93rd United States Congress
- Long title Geothermal Energy Research, Development, and Demonstration Act of 1974 ;
- Signed by: Gerald Ford
- Signed: September 3, 1974

= Geothermal Energy Research, Development, and Demonstration Act of 1974 =

For the Geothermal Energy Act of 1980, please see Geothermal Act.

The Geothermal Energy Research, Development, and Demonstration Act of 1974 was enacted by the 93rd U.S. Congress on September 3, 1974 (H.R. 14920) to address the critical shortage of environmentally acceptable forms of energy. Congress found that some geothermal resources contain valuable byproducts such as potable water and mineral compounds which should be processed and recovered as national resources.
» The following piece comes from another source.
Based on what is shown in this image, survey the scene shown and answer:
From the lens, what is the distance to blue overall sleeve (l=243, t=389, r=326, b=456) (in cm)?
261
== The Geothermal Energy Coordination and Management Project ==
The act established the Geothermal Energy Coordination and Management Project which shall be composed of six members as follows:

- One to be appointed by the President.
- An assistant director of the National Science Foundation (NSF)
- An Assistant Secretary of the Department of the Interior
- An Assistant Administrator of the National Aeronautics and Space Administration (NASA)
- The General Manager of the Atomic Energy Commission
- An Assistance Administrator of the Federal Energy Administration (the predecessor to the Department of Energy)

The project goal is for the effective management and coordination in terms of a national geothermal energy research, development, and demonstration program.
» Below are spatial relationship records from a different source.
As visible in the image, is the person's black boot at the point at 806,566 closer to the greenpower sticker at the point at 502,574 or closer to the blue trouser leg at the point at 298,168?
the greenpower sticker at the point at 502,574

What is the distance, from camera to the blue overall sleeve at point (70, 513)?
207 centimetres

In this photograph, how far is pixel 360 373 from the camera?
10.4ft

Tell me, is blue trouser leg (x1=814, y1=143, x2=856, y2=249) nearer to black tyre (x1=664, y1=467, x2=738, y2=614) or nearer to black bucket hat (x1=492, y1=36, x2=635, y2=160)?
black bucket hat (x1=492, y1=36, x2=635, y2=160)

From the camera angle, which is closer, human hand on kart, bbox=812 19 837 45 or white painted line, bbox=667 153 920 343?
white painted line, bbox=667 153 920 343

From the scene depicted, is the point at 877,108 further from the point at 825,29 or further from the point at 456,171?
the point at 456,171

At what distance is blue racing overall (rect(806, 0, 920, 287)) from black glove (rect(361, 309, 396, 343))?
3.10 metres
== The Geothermal Loan Guarantee Program (GLGP) ==
The act gives the Chairman of the Project the authority to designate an appropriate Federal agency to guarantee loans for the commercial applications of geothermal energy. The head of the designated agency is authorized, in consultation with the Secretary of the Treasury, to guarantee loans from lenders to qualified borrowers for the development of geothermal energy projects.

As of 1980, the program was managed by the Assistant Secretary for Resource Applications at the Department of Energy (DOE).

=== Geothermal Resource Development Fund ===
The act also gives the Treasury of the United States the Geothermal Resource Development Fund for the head of the designated agency to provide loan guaranties as well as to provide the interest assistance program authorized by the act.

=== Loan limits ===
With the GLGP, 100% of a loan could have a federal guarantee with a limit of the loan being 75% of project costs. This was subsequently amended in 1980 to allow for a federal guarantee of 90% of the total aggregate project cost providing that the applicant was an electric, housing or other cooperative or a municipality. The limitations, however, were:

- The loans were limited to $100 million per project.
- No qualified borrower was to receive more than $200 million in loans.

== Criticism ==
According to paper presented at the World Geothermal Congress in 2005 of the International Geothermal Association, the program had two deficiencies:

- The strict guidelines of the loan guaranty left those who could have likely received the loans without the guarantee as the most likely candidates for the program.
- Utilities avoided the program because default, even with the guarantee program, would have been a detriment to their credit ratings.

Source:

== Reporting requirements ==
The chairman of the project shall submit annual reports to the President and Congress, and to provide as an accurate a judgement as is possible as to the extent that the act met its objectives by June. 30, 1980.